Sting appeared with the Pittsburgh Symphony in January 2022, where tickets ranged from $99 to $350, with VIP options at $450 and $750. Earlier this month, the singer appeared alongside the San Francisco Symphony, with tickets going from $75 to $500.

The Philadelphia Orchestra’s Sting tickets sold out soon after going on sale. Attendance has flagged at some orchestra concerts since the end of the COVID-19 shutdown, as it has across the arts and culture sector. But the popularity of the Sting concerts has once again proven the post-pandemic axiom that performances perceived as special events tend to sell extremely well, inflation sensitivity be damned.

The popular appeal of the singular “once in a lifetime” event in a relatively intimate setting for a classy evening with a sophisticated rock star and a world class orchestra on a weekend date night is also striking because Sting has played Philadelphia so recently.

» READ MORE: ‘It’s all about surprise.’ Sting and Shaggy’s One Fine Day festival is happening only in Philadelphia

Just this past September, the singer and bassist staged “One Fine Day,” an all-day only-in-Philadelphia festival the rock star presented in tandem with Shaggy, the Jamaican reggae artist with whom he’s developed a musical bromance. That fest played the Mann Center, a far less intimate space with a capacity of over 14,000. But with a bill that also included acts like New Orleans funk band Tank and the Bangas and Trinidadian soca group Kes — and far cheaper tickets prices than the concert with the Philadelphia Orchestra — the show was not a sellout.

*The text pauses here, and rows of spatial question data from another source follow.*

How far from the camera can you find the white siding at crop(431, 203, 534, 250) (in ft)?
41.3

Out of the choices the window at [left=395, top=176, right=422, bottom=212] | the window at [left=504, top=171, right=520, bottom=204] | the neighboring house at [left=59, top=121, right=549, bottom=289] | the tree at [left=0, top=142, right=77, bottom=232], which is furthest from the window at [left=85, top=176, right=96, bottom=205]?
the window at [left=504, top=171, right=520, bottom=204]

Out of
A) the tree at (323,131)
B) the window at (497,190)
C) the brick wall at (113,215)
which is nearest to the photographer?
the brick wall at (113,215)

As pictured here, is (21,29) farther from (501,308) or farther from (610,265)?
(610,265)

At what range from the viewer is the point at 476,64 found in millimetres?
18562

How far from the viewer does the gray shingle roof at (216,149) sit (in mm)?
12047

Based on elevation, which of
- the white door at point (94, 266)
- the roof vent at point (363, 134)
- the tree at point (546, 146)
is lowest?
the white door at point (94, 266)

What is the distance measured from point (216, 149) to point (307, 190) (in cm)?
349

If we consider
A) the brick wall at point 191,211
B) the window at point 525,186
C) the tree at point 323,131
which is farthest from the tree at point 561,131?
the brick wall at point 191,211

Unlike Sting’s Academy of Music appearance in 2010, the March shows, conducted by Damon Gupton, are a full two hours, said Tarnopolsky. Likely tunes on the program: “Roxanne,” “Englishman in New York, “Every Little Thing She Does Is Magic,” “Fields of Gold,” “Shape of My Heart,” “King of Pain,” and “Every Breath You Take.”

Sting has dabbled in the classical music realm before, recording works of English Renaissance composer John Dowland, and appearing in Stravinsky’s The Soldier’s Tale.

Tarnopolsky called Sting’s Philadelphia concert a “pretty extraordinary value for the money, especially when you’re thinking about seeing him in a 2,400-seat venue,” but acknowledged the unusually high price tag.

“The thing to remember here is, we do hundreds of performances a year. We do many free performances. You can buy a ticket for as little as $25. So we are very focused on accessibility throughout the season.”

Plus, he said:

“The high ticket prices, relatively speaking, help sustain … a great orchestra in Philadelphia.”